The AA’s findings are calculated by working out the average price across the five cheapest policies available for a cross section of customers. According to their calculations, the average driver can now expect to pay £586 a year for their cover, up 16.3% from last year.
The usual suspects were pulled out and blamed for the rise in prices – namely the large number of (sometimes fraudulent) whiplash claims and increasing insurance premium tax.
The largest increase was seen in the costs of premiums for older drivers (aged 60-69), for whom the cheapest policies, at an average of £366 per year, are now 5.4% more expensive than they were last year.
However, in raw terms, the most expensive policies are by far those taken out by younger drivers (aged 17-22), who will currently pay an average of £1,287 a year, and that’s if they shop around. This is a 3.6% increase compared to last year.
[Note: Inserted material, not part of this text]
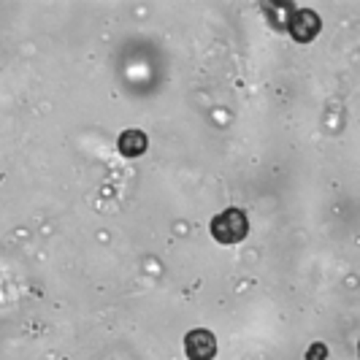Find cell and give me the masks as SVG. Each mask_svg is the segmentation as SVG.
I'll return each instance as SVG.
<instances>
[{"instance_id":"cell-1","label":"cell","mask_w":360,"mask_h":360,"mask_svg":"<svg viewBox=\"0 0 360 360\" xmlns=\"http://www.w3.org/2000/svg\"><path fill=\"white\" fill-rule=\"evenodd\" d=\"M250 233V222L241 209H228L212 219V236L219 244H238Z\"/></svg>"},{"instance_id":"cell-2","label":"cell","mask_w":360,"mask_h":360,"mask_svg":"<svg viewBox=\"0 0 360 360\" xmlns=\"http://www.w3.org/2000/svg\"><path fill=\"white\" fill-rule=\"evenodd\" d=\"M184 352L190 360H212L217 355V339L212 330H190L184 336Z\"/></svg>"},{"instance_id":"cell-3","label":"cell","mask_w":360,"mask_h":360,"mask_svg":"<svg viewBox=\"0 0 360 360\" xmlns=\"http://www.w3.org/2000/svg\"><path fill=\"white\" fill-rule=\"evenodd\" d=\"M288 30L298 44H309L311 38L320 33V17L314 11H309V8H298L288 19Z\"/></svg>"},{"instance_id":"cell-4","label":"cell","mask_w":360,"mask_h":360,"mask_svg":"<svg viewBox=\"0 0 360 360\" xmlns=\"http://www.w3.org/2000/svg\"><path fill=\"white\" fill-rule=\"evenodd\" d=\"M146 136L141 130H125L122 136H120V152L125 155V158H141L146 152Z\"/></svg>"},{"instance_id":"cell-5","label":"cell","mask_w":360,"mask_h":360,"mask_svg":"<svg viewBox=\"0 0 360 360\" xmlns=\"http://www.w3.org/2000/svg\"><path fill=\"white\" fill-rule=\"evenodd\" d=\"M328 358V347H325V344H311V347H309V352H307V360H325Z\"/></svg>"}]
</instances>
The cheapest area of the UK for car insurance is still Scotland, where the average annual premium costs £422, while the most expensive area is Northern Ireland, with an average of £862.
The AA’s insurance director, Michael Lloyd, said: “We are witnessing sustained price increases once again, which is bad news for drivers. I can’t see an immediate end to the current upward trend.”
He pointed the finger at claims management companies what take on large numbers of whiplash claims, saying that they were forcing insurers’ hands.
He said: “The whiplash epidemic has dogged the British motor insurance industry for a decade and continues to do so.
“I do recognise that whiplash can be a serious and debilitating condition. But the activities of claim firms make life more difficult for those with a genuine injury.”
However, personal injury lawyer Tom Jones said said that the insurers’ are simply using whiplash as an excuse.
It is time the insurers stopped using whiplash as a fig leaf for rising premiums. They are trying to steer consumers away from understanding the real reason for the relentless increase in premiums,” he said.
“The bottom line is car insurers operate in a captive market with large profits, cash reserves and dividends. Shareholders, not consumers are benefitting from that.”
While there’s little that can be done about industry wide price hikes, there are always a few steps that you, as a driver, can take to try and keep your costs down.
Maintaining a no claims bonus is arguably the best way to keep your premiums low, but other things like parking your car off road, or even taking an extra Pass Plus test can help.